— Start of Record excerpts —

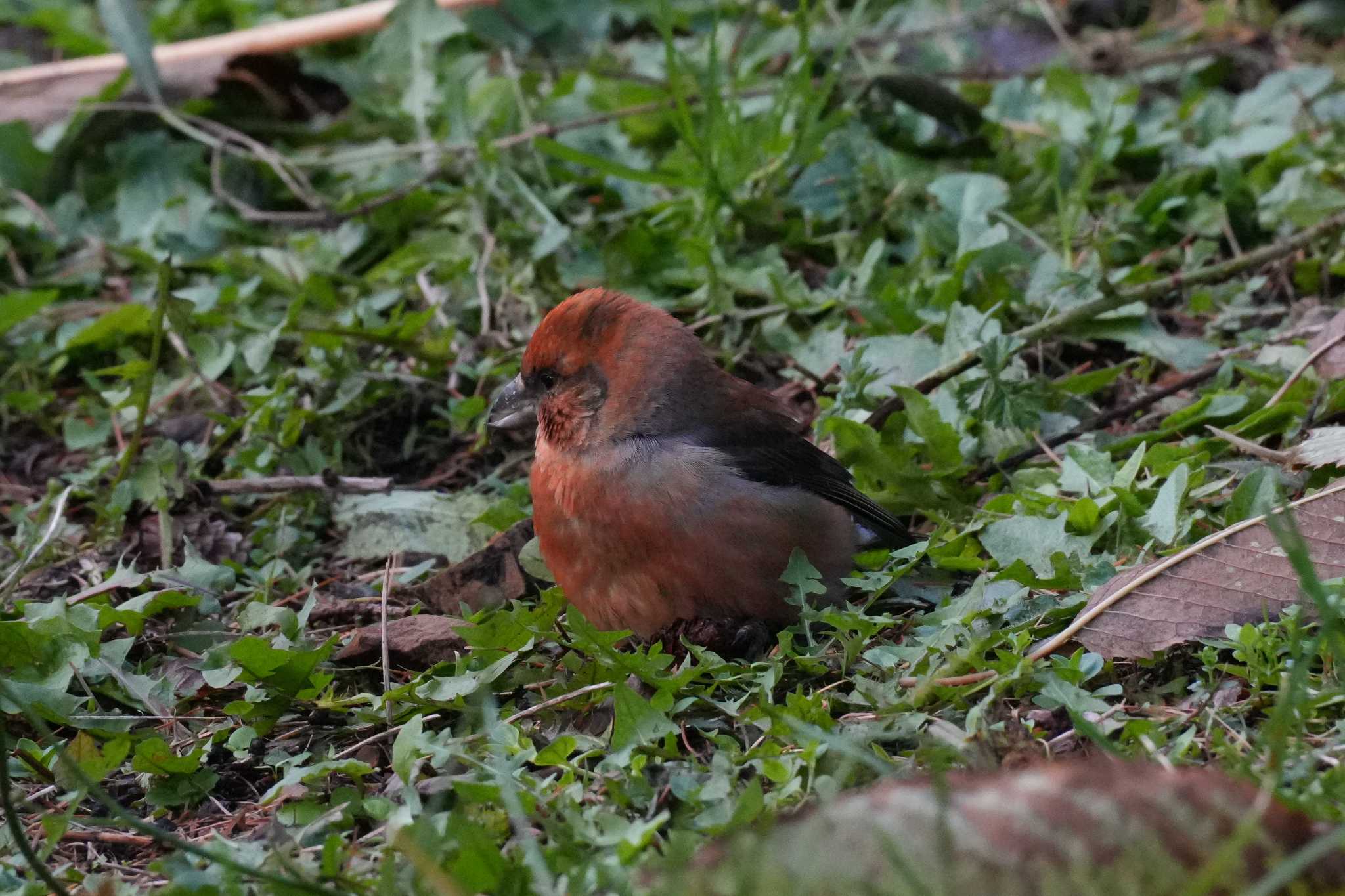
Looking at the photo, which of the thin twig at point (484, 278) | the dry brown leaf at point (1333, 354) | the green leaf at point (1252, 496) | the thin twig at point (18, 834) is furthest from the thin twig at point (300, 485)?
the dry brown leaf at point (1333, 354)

— End of Record excerpts —
— Start of Record excerpts —

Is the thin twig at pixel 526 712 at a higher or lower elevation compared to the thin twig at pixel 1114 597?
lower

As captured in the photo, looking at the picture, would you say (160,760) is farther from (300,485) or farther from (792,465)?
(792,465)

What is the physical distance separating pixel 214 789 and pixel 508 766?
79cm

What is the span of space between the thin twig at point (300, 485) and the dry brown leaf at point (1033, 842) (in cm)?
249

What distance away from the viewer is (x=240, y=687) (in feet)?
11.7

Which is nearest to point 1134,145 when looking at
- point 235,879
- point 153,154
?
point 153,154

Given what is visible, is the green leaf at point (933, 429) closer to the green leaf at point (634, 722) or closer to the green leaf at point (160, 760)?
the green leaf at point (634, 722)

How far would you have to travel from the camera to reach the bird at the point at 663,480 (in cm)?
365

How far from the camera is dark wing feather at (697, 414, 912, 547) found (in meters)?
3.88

— End of Record excerpts —

### To do
Which lines of the material contain the word "brown"? Pick them out and copy each one in full.

### Solution to this task
Looking at the photo, which of the thin twig at point (484, 278) | the dry brown leaf at point (1333, 354) | the green leaf at point (1252, 496) | the thin twig at point (18, 834) is furthest from the thin twig at point (300, 485)?
the dry brown leaf at point (1333, 354)
What is the span of space between the thin twig at point (300, 485) and the dry brown leaf at point (1033, 842) (in cm)?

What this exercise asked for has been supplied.